-------- PAGE EXTRACT

[MRG] Fixed brier_score_loss function when y_true only has one label #8459

jorkro · 2017-02-25T22:52:58Z

For issue #6980 a fix was introduced allowing the brier_score_loss function to accept y_true with a single label. Test cases were also added, but only the scenario where the probability is 0.5 was tested. 0.5 is problematic because it produces the same Brier score, regardless of whether the outcome is 0 or 1, and it's producing incorrect scores for values other than 0.5 in this scenario. Since brier_score_loss indirectly calls label_binarize, y_true with a single label is converted to a zero-valued array, no matter what is set as a positive label:

brier_score_loss([1], [0.4], pos_label=1) produces 0.16, because [1] is converted to [0]. The correct answer should have been 0.36.

The fix contains a small modification that allows binary arrays to pass through (so it skips label_binarize). Test cases have also been added.

Let me know if anything else is required.

…s one label by not letting label_binarize convert 1s to 0s.

codecov · 2017-02-25T23:29:11Z

Codecov Report

Merging #8459 into master will decrease coverage by -0.01%.
The diff coverage is 100%.

@@            Coverage Diff             @@
##           master    #8459      +/-   ##
==========================================
- Coverage   95.47%   95.47%   -0.01%     
==========================================
  Files         342      342              
  Lines       60907    60911       +4     
==========================================
+ Hits        58154    58157       +3     
- Misses       2753     2754       +1

Impacted Files	Coverage Δ
sklearn/metrics/classification.py	`97.51% <100%> (-0.27%)`	❌
sklearn/metrics/tests/test_classification.py	`100% <100%> (ø)`	✅

Continue to review full report at Codecov.

Legend - Click here to learn more
Δ = absolute <relative> (impact), ø = not affected, ? = missing data
Powered by Codecov. Last update 067adad...048b5e8. Read the comment docs.

jorkro · 2017-02-26T08:09:33Z

Hello,

I'm seeing that code coverage was reduced slightly with this fix. The reason I made the pass-through conditional is because _check_binary_probabilistic_predictions is also being used by calibration_curve. brier_score_loss ensures that all data is binary because of np.array(y_true == pos_label, int), calibration_curve does not.

I see 3 approaches here:

I leave it as-is.
I add non-binary test-cases for calibration_curve so coverage is 100% again. I suspect however that that's not its intended use.
I modify _check_binary_probabilistic_predictions so it raises an error when the data is not binary and skip the label_binarize step if it is.

Let me know which approach you prefer.

nelson-liu · 2017-02-27T18:08:30Z

sklearn/metrics/tests/test_classification.py

@@ -1463,5 +1463,7 @@ def test_brier_score_loss():
    assert_raises(ValueError, brier_score_loss, y_true, y_pred + 1.)
    assert_raises(ValueError, brier_score_loss, y_true, y_pred - 1.)
    # calculate even if only single class in y_true (#6980)
-    assert_almost_equal(brier_score_loss([0], [0.5]), 0.25)


sorry if i'm being slow, but is there any reason to remove these?

----------------

## WHAT TO WORK ON
1. Answer these questions using the brier_score_loss pull request:
(a) According to the opening post, what score does brier_score_loss([1], [0.4], pos_label=1) produce, and what should the correct answer have been?
(b) What diff coverage does the Codecov report give?
(c) Which other function also uses _check_binary_probabilistic_predictions?
2. Print the part of the brier_score_loss pull request starting with "I modify _check_binary_probabilistic_predictions" and going on through "y_pred + 1.)".
3. Continue the brier_score_loss pull request from where it stops.

-------- DATA RECORDS

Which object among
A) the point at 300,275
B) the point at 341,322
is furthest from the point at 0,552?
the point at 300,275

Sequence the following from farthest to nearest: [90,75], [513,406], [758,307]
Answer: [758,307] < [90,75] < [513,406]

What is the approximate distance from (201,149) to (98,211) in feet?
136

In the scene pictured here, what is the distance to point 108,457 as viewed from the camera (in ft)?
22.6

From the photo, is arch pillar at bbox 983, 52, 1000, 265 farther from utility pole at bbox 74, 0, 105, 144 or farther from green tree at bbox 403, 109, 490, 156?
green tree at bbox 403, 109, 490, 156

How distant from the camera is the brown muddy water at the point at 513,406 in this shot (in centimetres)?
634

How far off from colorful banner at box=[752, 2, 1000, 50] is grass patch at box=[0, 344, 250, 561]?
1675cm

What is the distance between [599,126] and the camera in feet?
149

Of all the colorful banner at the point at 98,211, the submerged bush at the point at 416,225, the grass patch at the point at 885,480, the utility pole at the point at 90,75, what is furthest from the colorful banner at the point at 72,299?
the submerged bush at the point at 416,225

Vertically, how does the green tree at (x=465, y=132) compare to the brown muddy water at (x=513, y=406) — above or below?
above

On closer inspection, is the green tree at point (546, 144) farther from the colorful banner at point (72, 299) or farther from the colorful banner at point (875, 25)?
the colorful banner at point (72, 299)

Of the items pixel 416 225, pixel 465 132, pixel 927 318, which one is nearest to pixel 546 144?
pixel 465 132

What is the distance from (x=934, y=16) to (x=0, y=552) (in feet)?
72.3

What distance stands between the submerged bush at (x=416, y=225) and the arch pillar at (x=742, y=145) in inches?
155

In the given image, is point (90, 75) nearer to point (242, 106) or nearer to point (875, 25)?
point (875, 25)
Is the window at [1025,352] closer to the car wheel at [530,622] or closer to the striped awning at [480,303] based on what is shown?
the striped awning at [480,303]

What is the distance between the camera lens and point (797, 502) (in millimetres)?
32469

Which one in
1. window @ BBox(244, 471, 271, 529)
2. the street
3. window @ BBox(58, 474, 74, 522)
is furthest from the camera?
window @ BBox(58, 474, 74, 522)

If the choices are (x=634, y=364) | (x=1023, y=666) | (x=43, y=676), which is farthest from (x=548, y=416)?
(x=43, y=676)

----------------

## RESULTS
1.
(a) It produces 0.16; the correct answer should have been 0.36.
(b) 100%.
(c) calibration_curve.

2.
I modify _check_binary_probabilistic_predictions so it raises an error when the data is not binary and skip the label_binarize step if it is.

Let me know which approach you prefer.

nelson-liu · 2017-02-27T18:08:30Z

sklearn/metrics/tests/test_classification.py

@@ -1463,5 +1463,7 @@ def test_brier_score_loss():
    assert_raises(ValueError, brier_score_loss, y_true, y_pred + 1.)

3.
@nelson-liu Considering the other tests that I had added, I felt these were redundant. I can add them back if you want.

jnothman

@qinhanmin2014 could you double check that this is the right solution?

qinhanmin2014 · 2018-02-01T14:53:06Z

@jnothman
It's not completely right since it does not consider -1 (it only considers 0 and 1).
I might be -1 of merging this. We lack some basic input validations in brier_score_loss (see #9562). Once we add these checks, I'm afraid we have to rewrite the code.
I think currently, the problem is how do define pos_label=None (see #10010), once we've made the decision, I'd prefer something like #9562 to solve all the known problems in brier_score_loss to avoid unnecessary work.

jnothman · 2019-04-10T11:15:37Z

@qinhanmin2014 wrote an age ago:

It's not completely right since it does not consider -1 (it only considers 0 and 1).

That's not actually true, since y_true is binarized in brier_score_loss before being passed to _check_binary_probabilistic_predictions, which is modified here.

We should add tests with pos_label=1 where negative is represented as -1, and pos_label='yes' when negative is represented as 'no', just to be sure.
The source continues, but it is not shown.